Investor Advocates Blast FINRA’s $100M Fee Rebate, Cite $80M in Unpaid Arbitration Awards
By Staff

An investor advocacy group has publicly condemned FINRA’s decision to return $100 million in regulatory fees to its member firms, calling the move a “parody of justice” given that tens of millions in customer arbitration awards remain unpaid.
The Public Investors Advocate Bar Association, or PIABA, issued the statement after FINRA distributed the funds to member firms on March 31.
PIABA president Michael Bixby said the decision “tarnishes the reputation of FINRA as an institution that is supposed to protect investors and promote market integrity.” From 2020 to 2024, approximately $80 million in FINRA arbitration awards went unpaid, according to PIABA data. In 2024 alone, roughly one in four successful arbitration cases resulted in no recovery by the winning investor.
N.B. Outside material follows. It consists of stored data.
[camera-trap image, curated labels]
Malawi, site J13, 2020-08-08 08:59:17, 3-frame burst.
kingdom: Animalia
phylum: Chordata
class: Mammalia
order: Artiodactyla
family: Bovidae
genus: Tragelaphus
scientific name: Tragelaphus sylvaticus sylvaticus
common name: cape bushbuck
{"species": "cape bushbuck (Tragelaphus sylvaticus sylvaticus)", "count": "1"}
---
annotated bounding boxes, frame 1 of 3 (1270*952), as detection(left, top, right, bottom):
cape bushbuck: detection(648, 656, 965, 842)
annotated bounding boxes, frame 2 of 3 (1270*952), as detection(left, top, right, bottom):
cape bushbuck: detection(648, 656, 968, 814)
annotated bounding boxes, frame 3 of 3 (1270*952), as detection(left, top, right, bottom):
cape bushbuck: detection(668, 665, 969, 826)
PIABA said the rebate was particularly ill-timed given that FINRA has simultaneously raised customer arbitration filing fees, making it more expensive for investors to bring claims against member firms.
Bixby cited several recent cases involving Center Street Securities as examples of the problem. He described clients — including factory workers and farmers — who won arbitration awards ranging from hundreds of thousands to more than $1 million but have not been paid.
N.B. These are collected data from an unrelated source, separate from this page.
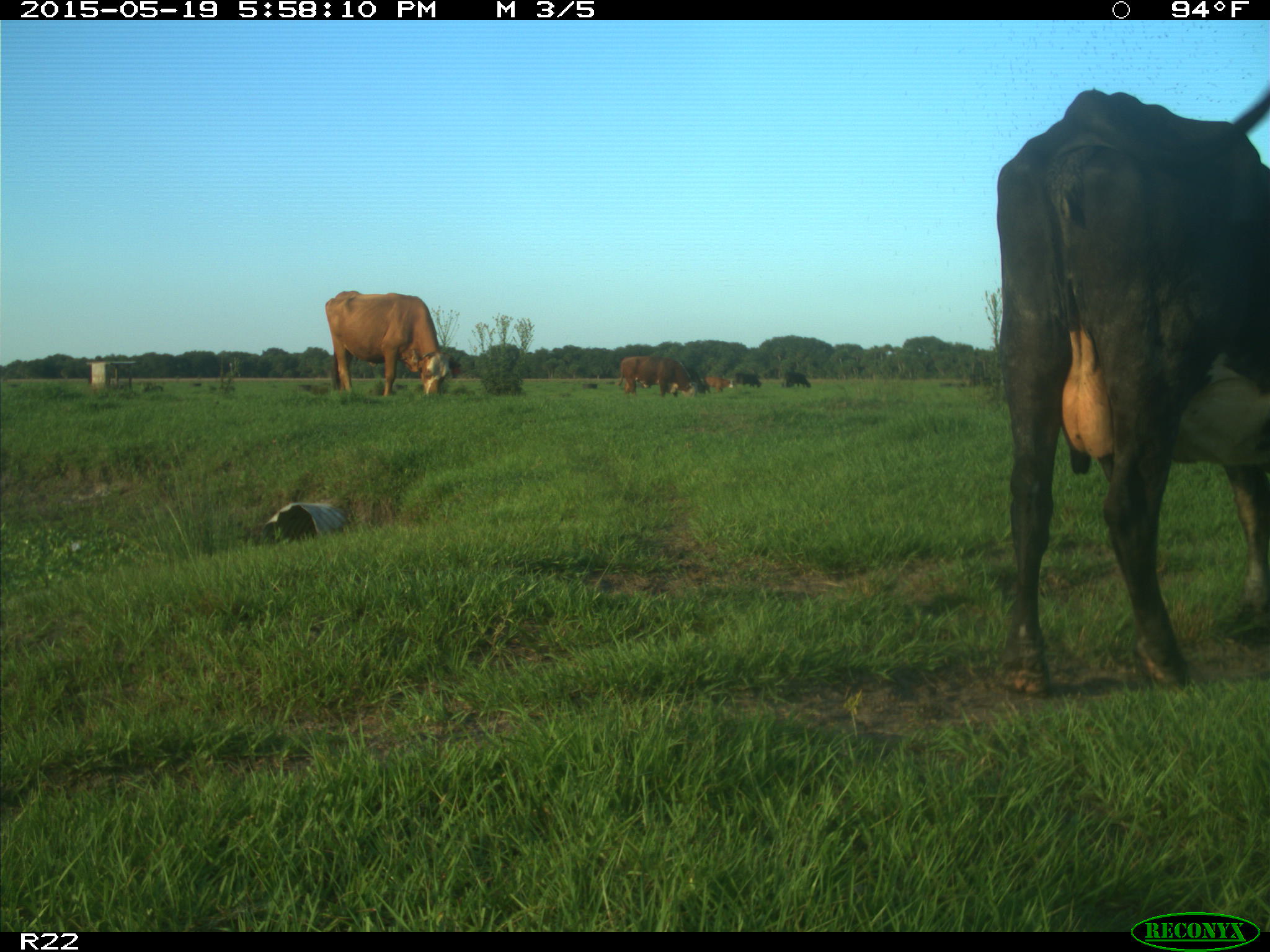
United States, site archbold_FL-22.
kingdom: Animalia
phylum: Chordata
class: Mammalia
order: Artiodactyla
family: Bovidae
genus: Bos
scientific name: Bos taurus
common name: domestic cow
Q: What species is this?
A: Bos taurus (domestic cow).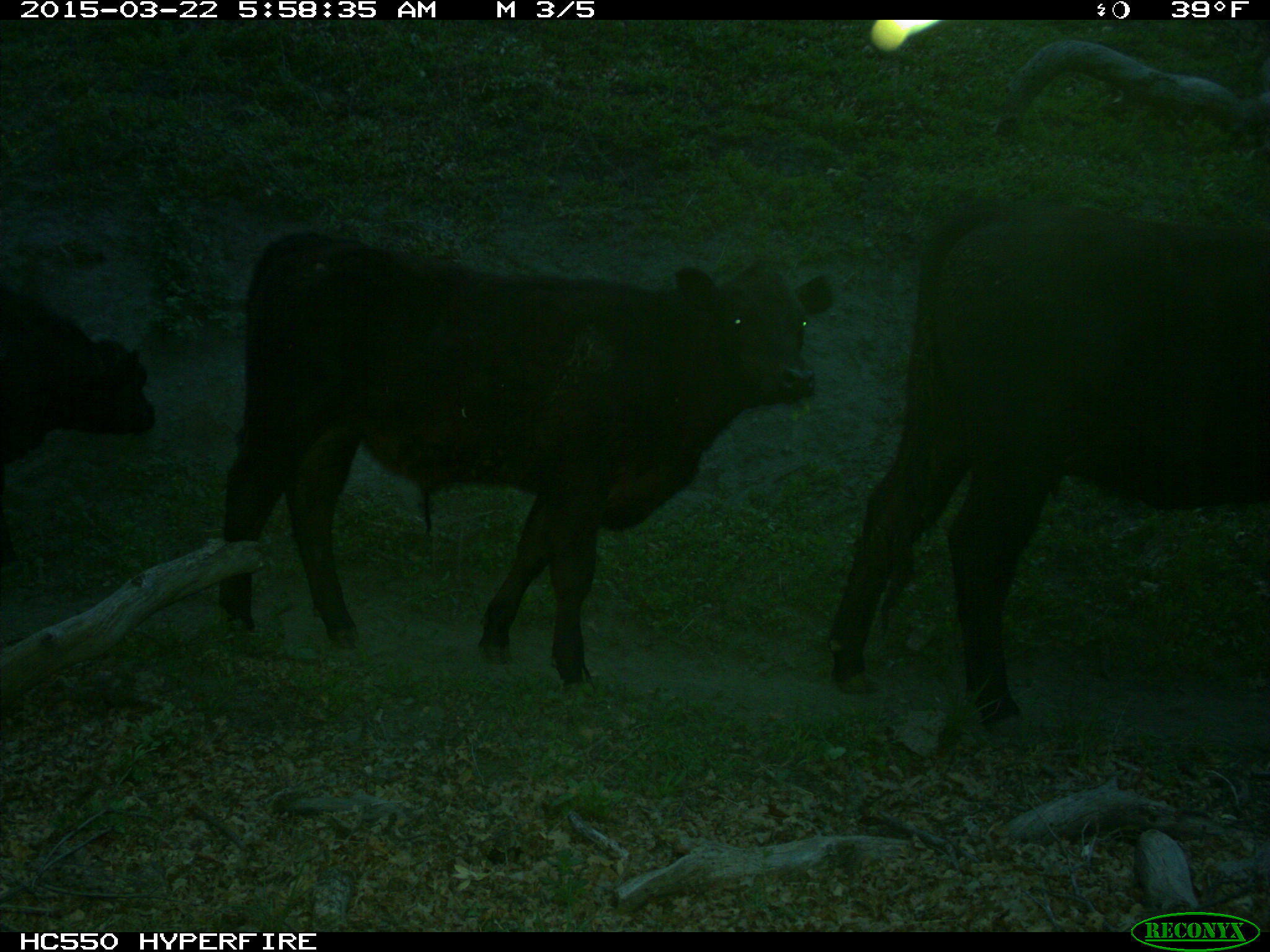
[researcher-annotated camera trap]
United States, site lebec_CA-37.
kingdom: Animalia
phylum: Chordata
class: Mammalia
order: Artiodactyla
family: Bovidae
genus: Bos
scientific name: Bos taurus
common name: domestic cow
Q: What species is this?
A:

FINRA defended the rebate. A spokesperson said the distribution was driven by higher-than-expected net income in 2025, reflecting record-level trading volumes and firm revenue, and that the decision was consistent with the organization’s Financial Guiding Principles as a not-for-profit membership organization. The spokesperson also said that FINRA’s member fee structure “is not designed to address unpaid arbitration awards,” an issue the regulator said it has focused on for years.
FINRA paid a $50 million rebate to member firms last July with respect to 2024 fees. The back-to-back rebates, totaling $150 million over two years, have drawn criticism from investor advocates who argue that FINRA has structural tools available to address the unpaid awards problem but has been slow to deploy them.
PIABA has called on Congress and the SEC to require firms to maintain additional capital to guarantee payment of arbitration awards. FINRA has previously studied the issue and implemented targeted rule changes requiring certain high-risk firms to set aside funds, but said initially no firms had qualified under the rules when they took effect in 2024.